Things to Keep in Mind

That being said, there are a few things you should know before you incorporate fresh raspberries into your dog’s diet. Let’s start off with a few of the potential benefits of adding this pretty pink berry to Fido’s food pyramid:

Like our other favorite house pet, cats, dogs are members of the Carnivora class. This means that they have the sharp teeth and claws necessary for shearing raw meat off the bone, and that their bodies evolved to handle meat. After all, dogs—even your tiny Chihuahua— are descendants of wild wolves.

But unlike cats, who are obligate carnivores, dogs are considered omnivores, which means that they can thrive off a wide variety of foods. Dogs, unlike cats, can healthily eat and digest some grains, fruits, and starchy vegetables. They are better equipped to eat a diet that is higher in fiber and plant proteins. This makes them a little more like us, and is the reason why many dog owners report success when feeding their pets high-quality, veterinarian-approved vegetarian dog food.

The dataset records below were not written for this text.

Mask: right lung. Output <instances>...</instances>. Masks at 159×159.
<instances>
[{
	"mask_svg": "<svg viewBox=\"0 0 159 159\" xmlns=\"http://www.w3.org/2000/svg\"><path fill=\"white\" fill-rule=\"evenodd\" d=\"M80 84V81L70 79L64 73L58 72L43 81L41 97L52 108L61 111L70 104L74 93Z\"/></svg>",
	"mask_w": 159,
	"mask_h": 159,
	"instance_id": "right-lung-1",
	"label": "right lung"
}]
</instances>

While there are some benefits to giving your canine friend the occasional raspberry, that doesn’t mean you can set the picnic basket in front of him and let him chow down. Though they are relatively safe for dogs, they should be used as an occasional treat, not a dietary staple. Limit your medium-sized dog to about a cup of raspberries once every few days. If your dog goes overboard, it might result in upset stomach, vomiting, or diarrhea.

One more caution: these berries are considered safe for dog consumption, but they do contain small amounts of xylitol, a natural sweetener that is toxic to dogs in high doses. The xylitol concentration is low enough that it shouldn’t be a concern so long as portions are limited, but if your small dog consumes too many berries behind your back, keep an eye on him. Symptoms of xylitol toxicity include vomiting, seizures, lethargy, and difficulty walking. If any of these develop, take your dog to the vet immediately.

raspberries in spoon

Nutritional Benefits

However, unlike us, dogs do not need fruit to meet their basic nutritional needs. While most of us scarf down the raspberries happily because we need the Vitamin C, dogs receive almost no benefit from the fruit’s high Vitamin C content. This is because their bodies are capable of producing it on their own.

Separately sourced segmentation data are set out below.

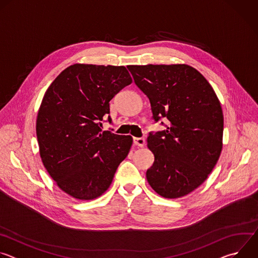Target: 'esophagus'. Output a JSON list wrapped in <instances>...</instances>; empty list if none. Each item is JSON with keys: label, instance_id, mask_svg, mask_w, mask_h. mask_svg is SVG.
Returning a JSON list of instances; mask_svg holds the SVG:
<instances>
[{"label": "esophagus", "instance_id": "obj_1", "mask_svg": "<svg viewBox=\"0 0 258 258\" xmlns=\"http://www.w3.org/2000/svg\"><path fill=\"white\" fill-rule=\"evenodd\" d=\"M145 139L144 138H134V144L136 146H139V147H144L145 146Z\"/></svg>", "mask_w": 258, "mask_h": 258}]
</instances>
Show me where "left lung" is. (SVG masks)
Listing matches in <instances>:
<instances>
[{"mask_svg":"<svg viewBox=\"0 0 258 258\" xmlns=\"http://www.w3.org/2000/svg\"><path fill=\"white\" fill-rule=\"evenodd\" d=\"M138 88L149 98L153 118L166 130L148 137L154 163L146 172L151 188L175 199L208 177L223 149L224 115L207 80L187 64L130 65Z\"/></svg>","mask_w":258,"mask_h":258,"instance_id":"1","label":"left lung"}]
</instances>
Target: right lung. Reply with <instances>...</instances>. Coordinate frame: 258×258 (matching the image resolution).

But of course, there’s more to raspberries than their Vitamin C content. One of the biggest benefits of raspberries is their high fiber content, which helps keep their digestive system healthy the same way that it does ours. The natural fiber in these berries can improve digestion, manage hunger, and help ‘move things along’ if your dog is a little on the constipated side. The fiber coupled with the low caloric value of raspberries also makes them a great snack for portly pups looking to drop a couple pounds.

Raspberries are also full of other antioxidants that can protect against cell damage, improve overall health, and possibly reduce the risk of developing some cancers. If the antioxidants weren’t enough, they also boast high levels of B vitamins, manganese, potassium, magnesium, and iron. Some pet owners report that small amounts of raspberries might improve the silky, touchable feel that indicates a healthy coat.

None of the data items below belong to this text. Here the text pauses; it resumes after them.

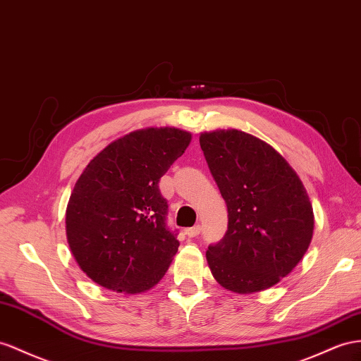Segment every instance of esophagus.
<instances>
[{
	"mask_svg": "<svg viewBox=\"0 0 361 361\" xmlns=\"http://www.w3.org/2000/svg\"><path fill=\"white\" fill-rule=\"evenodd\" d=\"M200 232H201V226L197 224V226H193V227H189V228L184 230V235L189 236V238H193V236L200 235Z\"/></svg>",
	"mask_w": 361,
	"mask_h": 361,
	"instance_id": "obj_1",
	"label": "esophagus"
}]
</instances>
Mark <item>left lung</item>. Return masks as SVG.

One of the biggest raspberry superpowers (pertaining to the health of dogs, anyway!) is their anti-inflammatory properties. Many older dogs develop painful inflammatory illnesses such as arthritis, which can slow them down and decrease their quality of life. Raspberries, when combined with a diet high in other anti-inflammatory foods, may ease your dog’s symptoms by decreasing inflammation in the body. This means Fido gets a tasty treat, and as a bonus, he might not limp as much!

Final Thoughts

Like many of our favorite ‘people snacks,’ raspberries can make a wonderful addition to the top triangle of your dog’s food pyramid. Just like us, Fido may benefit from the high antioxidant and fiber content, plus the anti-inflammatory properties provided by these beautiful pink berries. However, like most fruits, dogs should eat raspberries in moderation to avoid stomach problems and possible overdose symptoms. While xylitol poisoning is something to be aware of, raspberries contain such a small amount that they are generally recognized as safe snacks for dogs.